--- TEXT UNDER STUDY ---
<<<<

But what are you going to do with this data? If you are a paddle maker your response is probably different than that if a consumer. Some paddle makers may choose to document and publish information about their paddle designs using this approach. This may help consumers make informed purchasing decisions by comparing an individual paddle maker’s offering or those amongst all paddle makers who choose to quantify flexibility. Some paddle makers may start offering to build paddles with custom flexibility. Take for example the last paddle Bill Bremer at Lumpy paddles made me. He made a stiff, strong paddle deliberately so that paddlers could give it lots of abuse while I teach them reverse sweep rolls. Using this jig Bill can now describe how stiff the paddle is, and potentially even modify it to achieve a specific flexibility if desired. If more people like me start to document paddles in this manner we will start to see what the mass produced paddles can offer us. For example, what is the difference between the flexibility of a Superior Greenland paddle and Gearlabs Greenland paddle?

What I see as potentially the greatest opportunity to add value to paddlers through the use of this measurement technique is to allow comparisons and allow for more accurate duplication. If you have a paddle you love, then measure its flex, size, weight and shape. Then the next time you have someone make you a paddle ask them to match its size, shape and flexibility. This is now a genuine possibility.

>>>>

--- RECORD EXCERPTS ---
<<<<

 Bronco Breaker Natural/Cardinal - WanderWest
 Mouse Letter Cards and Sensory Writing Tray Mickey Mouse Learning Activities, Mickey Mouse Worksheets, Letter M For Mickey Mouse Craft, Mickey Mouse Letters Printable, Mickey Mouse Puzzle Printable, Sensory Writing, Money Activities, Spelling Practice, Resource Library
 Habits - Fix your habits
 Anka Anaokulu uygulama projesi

>>>>
<<<<

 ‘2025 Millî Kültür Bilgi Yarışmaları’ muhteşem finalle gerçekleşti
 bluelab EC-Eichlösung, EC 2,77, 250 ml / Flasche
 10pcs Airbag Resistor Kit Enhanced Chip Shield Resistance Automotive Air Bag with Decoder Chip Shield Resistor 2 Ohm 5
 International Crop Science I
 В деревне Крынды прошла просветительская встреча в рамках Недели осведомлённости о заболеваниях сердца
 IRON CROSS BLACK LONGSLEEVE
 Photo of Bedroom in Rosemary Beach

>>>>

--- WHAT IS NEEDED ---
Continue the passage on measuring paddle flexibility, starting after its final sentence.

--- ANSWER FOR THIS EXERCISE ---
What you can’t do with this data is understand how a certain flexibility feels to paddle with. “Feel” is a subjective response to the behavior of the paddle in the water. It is probably as affected by your style of paddling as it is affected by the paddles physical characteristics. This is also true for the paddles performance or efficiency. Stiffer doesn’t equal better. There are too many variable to draw any conclusion about how fast a paddle will propel you for a given effort using this simple measure of flexibility. What works for touring may not work well for sprinting etc.

Another thing you should not do with this data is jump to conclusions about custom paddles, especially custom carved wooden paddles. As I stated in a previous post “good wooden paddles have to be custom carved by a skilled crafts-person, with knowledge of the paddler, their kayak and the type of paddling activities they intend to use the paddle for, so they can match the wood characteristics, size and shape to the individual.” Because of this individualized tuning of custom paddles it would be wrong to assume that one particular paddle produced by a custom paddle maker is indicative of the “type” or flexibility of paddle they make. A good custom paddle maker will be able to make paddles with a broad range of flexibility to suit the needs of their broad range of paddlers. You will get what you ask for. Comparisons are much cleaner between mass produced paddles or paddles produced using man made materials like carbon fiber where the material has a well documented consistent behavior and the processes of manufacturing are applied consistently.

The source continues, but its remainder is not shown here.